> [SOURCE MATERIAL]
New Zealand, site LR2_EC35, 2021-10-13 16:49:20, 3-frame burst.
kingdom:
...
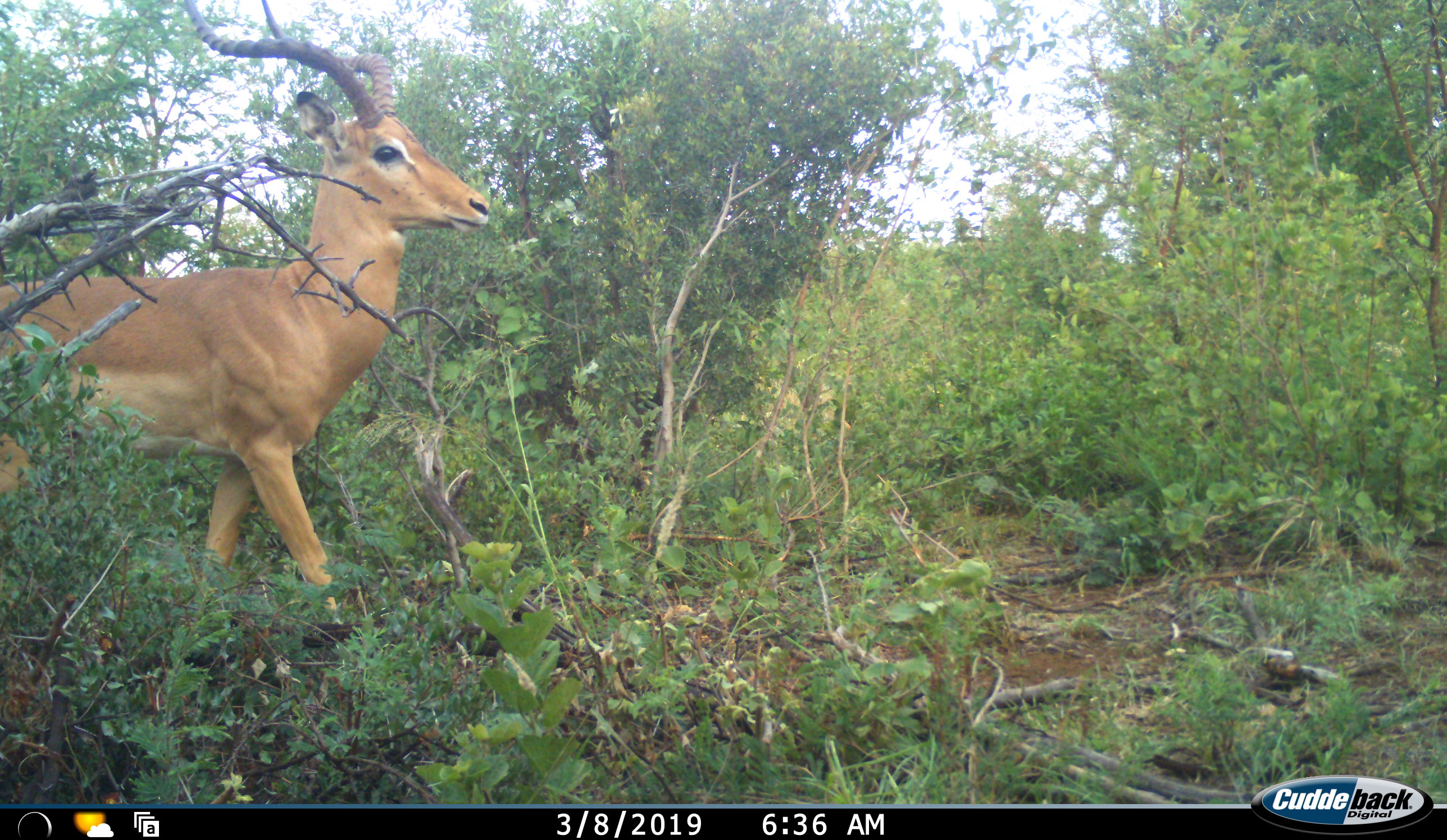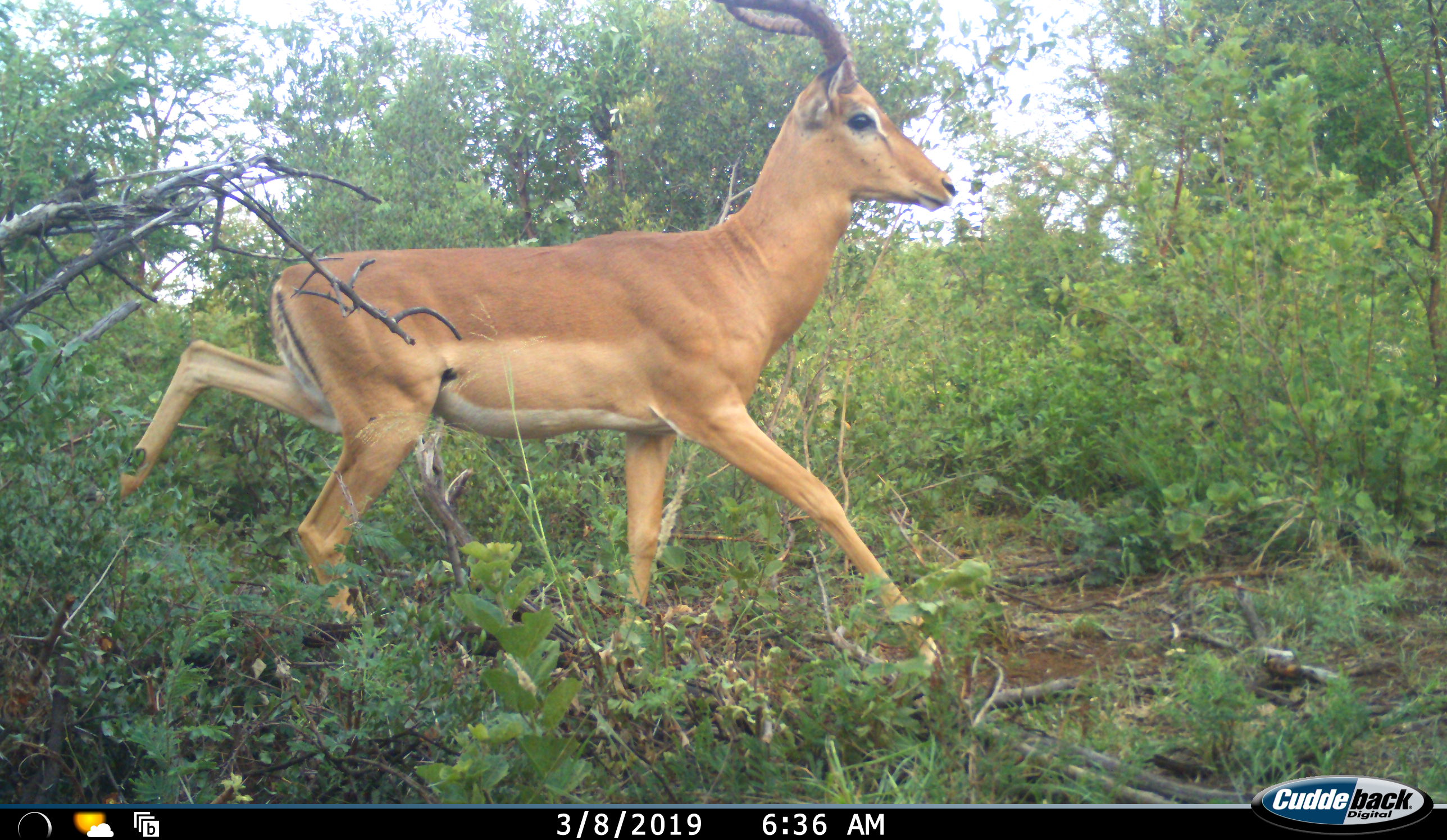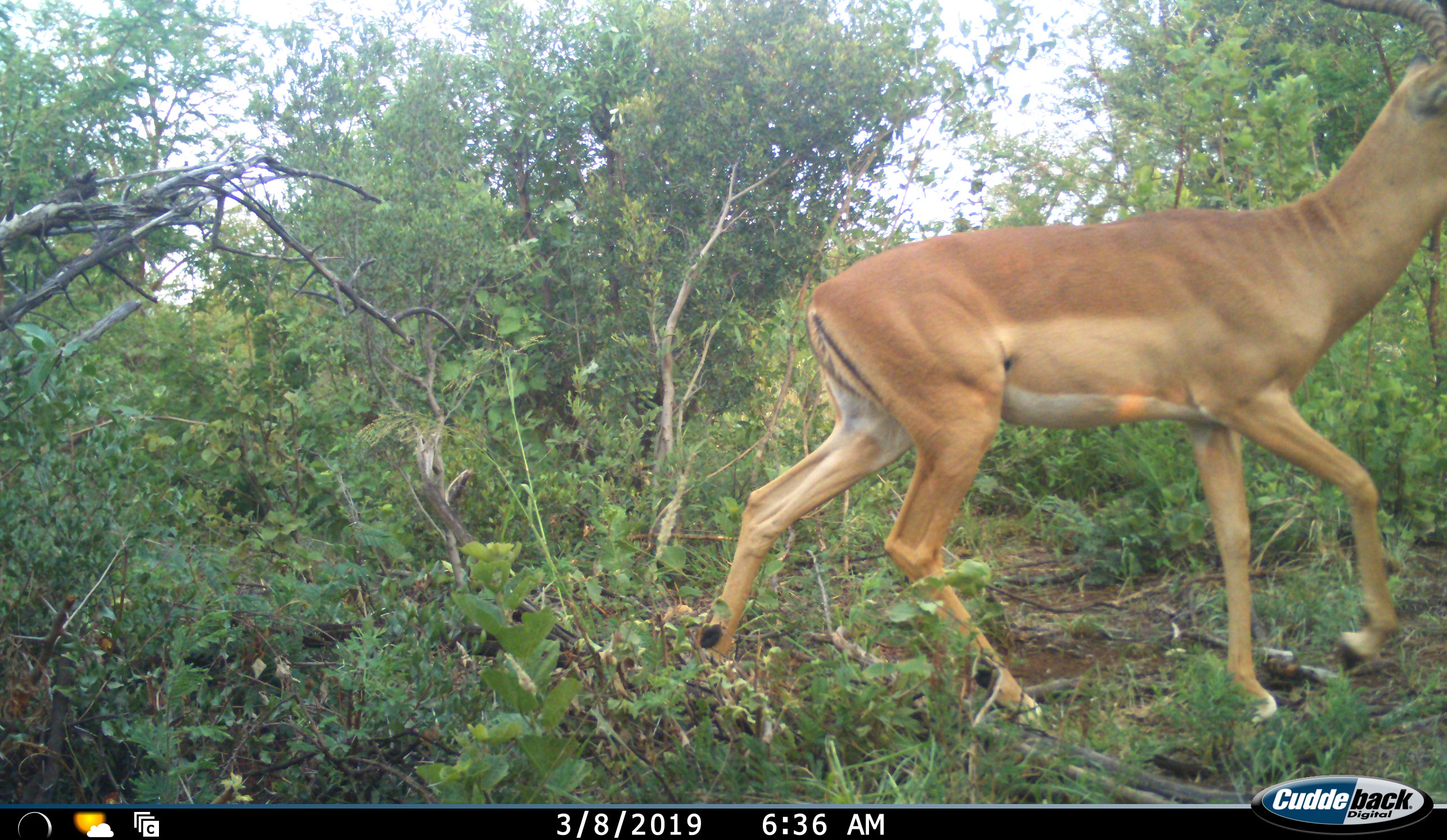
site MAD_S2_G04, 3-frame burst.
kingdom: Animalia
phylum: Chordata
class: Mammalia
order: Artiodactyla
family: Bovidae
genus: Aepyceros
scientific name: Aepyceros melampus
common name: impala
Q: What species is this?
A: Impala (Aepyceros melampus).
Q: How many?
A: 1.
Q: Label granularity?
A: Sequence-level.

> [PROBLEM STATEMENT] In the material above, locate the line containing "Q: How many?" and the line containing "A: Sequence-level.". Transcribe exactly those two lines and every line between them, and nothing more.

> [EXERCISE RESPONSE]
Q: How many?
A: 1.
Q: Label granularity?
A: Sequence-level.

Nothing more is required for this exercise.